The pastor said his church had sheltered homeless and hungry families before, but no one at risk of deportation. “This is a first for us,” he said. “It feels like we’re living our faith.”

“Today I’m finally going to be able to go home to my family,” said Flores in Spanish, after exiting the church holding the hands of his wife and children. He said his first wish was to play with his children, then find a job to support his family. “This has been a difficult journey.”

Time seemed endless in sanctuary, he said. “Every day is the same. You’re in the same place. But you have to stay focused and remember the final goal, and that was to be with my family.”

While living in a small room at Arch Street, he participated in worship and activities, and he worked hard, painting the church’s downstairs fellowship hall and hallway, the chapel, and parts of a wall mural that artistically depicts the many ways water is used throughout the Bible.
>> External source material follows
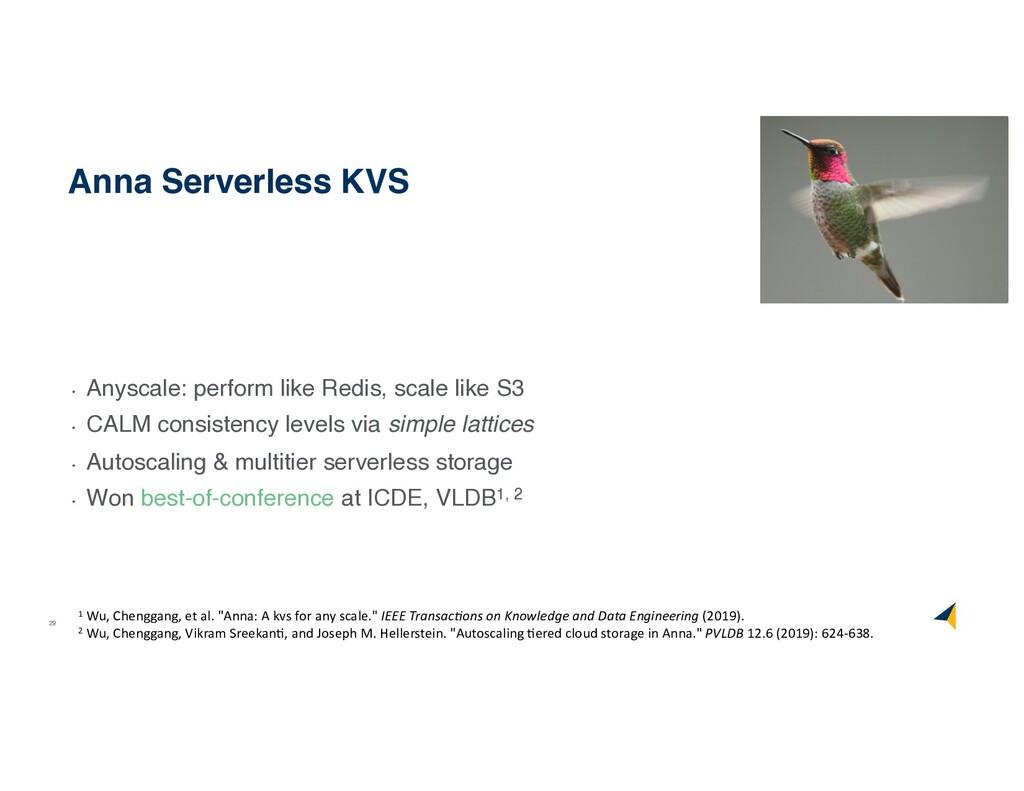29 Anna Serverless KVS • Anyscale: perform like...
“Being here at the church opened his eyes to what a church ought to be,” said Hynicka in an interview. “He constantly saw people coming through our doors struggling with addiction and hunger and needing a place to stay.” The church operated a winter night shelter for about 30 men, among many other community outreach ministries.

In June Hynicka and Arch Street members also joined Juntos supporters on a four-day “freedom ride,” using a van lent by Thorndale UMC, to visit the federal government’s visa processing center in Vermont, where Flores’ case was pending. They made stops at other sanctuary-supportive churches in New York and New England and hoped to raise awareness and support that might help persuade U.S. Citizenship and Immigration Services (USCIS) to grant Flores’ pending petition for legal residency. Flores tearfully bid farewell to his wife, Alma Romero, and their children as they joined the trek north on his behalf.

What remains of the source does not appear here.